Paul Davies (1992), in a discussion of the evolution of complexity, points out that it is possible both for the cosmos to be determined (as by a set of well-specified equations) but for it to be in principle impossible for it to successfully simulate itself and hence predict its own next state. "Causality" at work in the cosmos leads to a creative becoming. 

These points are perhaps helpful in understanding the cybernetic enterprise. There are those who perceive that cybernetics is about "machines" and assume the discipline has a materialist, mechanistic, reductionist, determinist, physicalist metaphysics, whereas, in fact, as Gunther has stressed, cybernetics is not committed to a particular ontology. Rather, cybernetics studies the world "as if" it were a mechanism (see Glanville (1994) for an elegant recent statement of this position).

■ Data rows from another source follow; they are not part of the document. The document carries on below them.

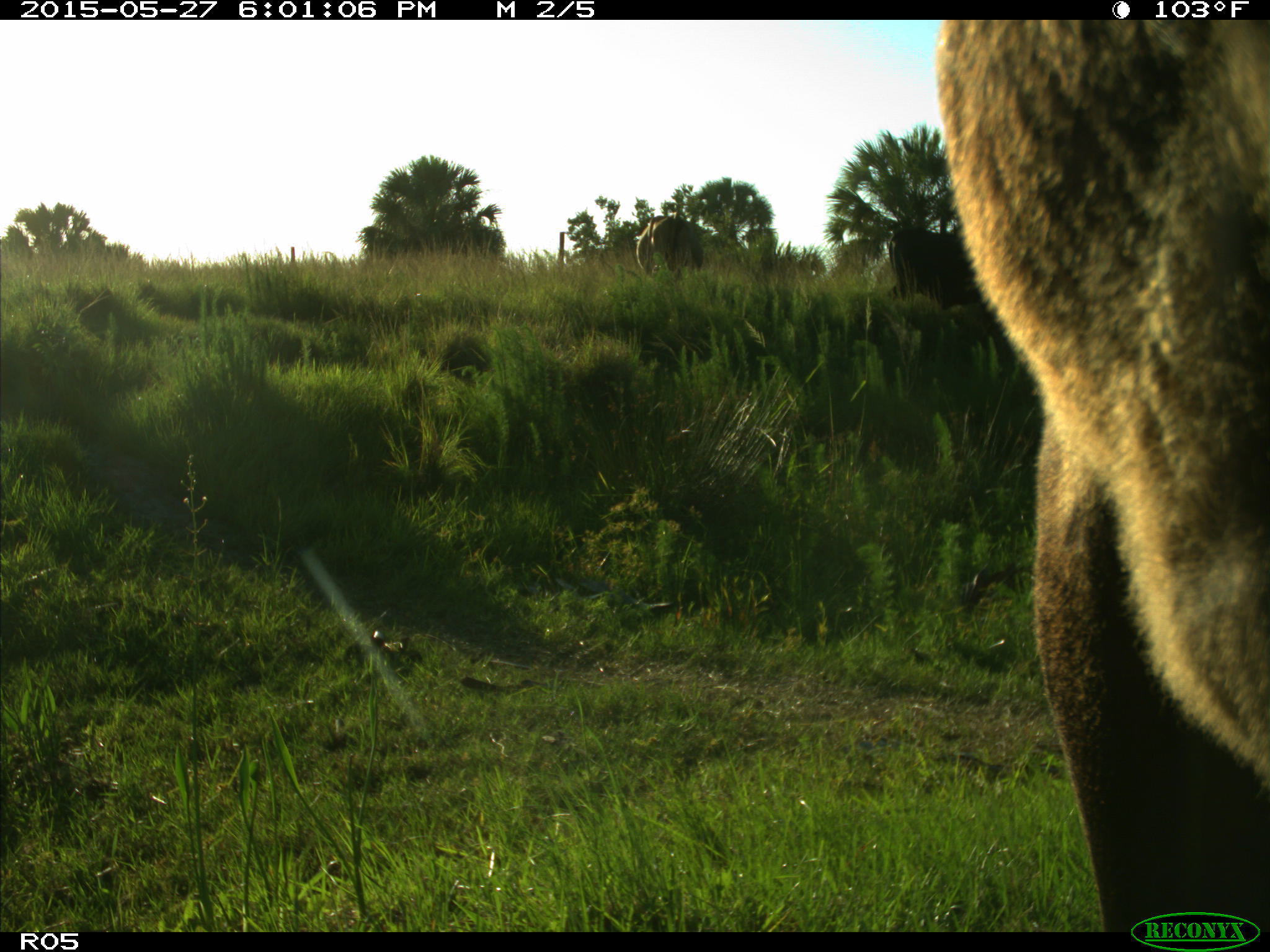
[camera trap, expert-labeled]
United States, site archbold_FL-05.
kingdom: Animalia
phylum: Chordata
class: Mammalia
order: Artiodactyla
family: Bovidae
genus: Bos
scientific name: Bos taurus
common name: domestic cow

It is in its rigorous analysis of "all possible machines" that cybernetics reveals the untenability of a simplistic, mechanistic metaphysics and notes the "in principle undecideable" nature of ontological, essentialist questioning. Confusion is compounded because there are many workers in the physical, computing, biological and cognitive sciences who do hold mechanistic, physicalist views and who do seek to understand the "essential nature" of nature. To the outsider it may look as if all are "doing cybernetics" - and in a sense they are - but they are not cyberneticians in the tradition as described here.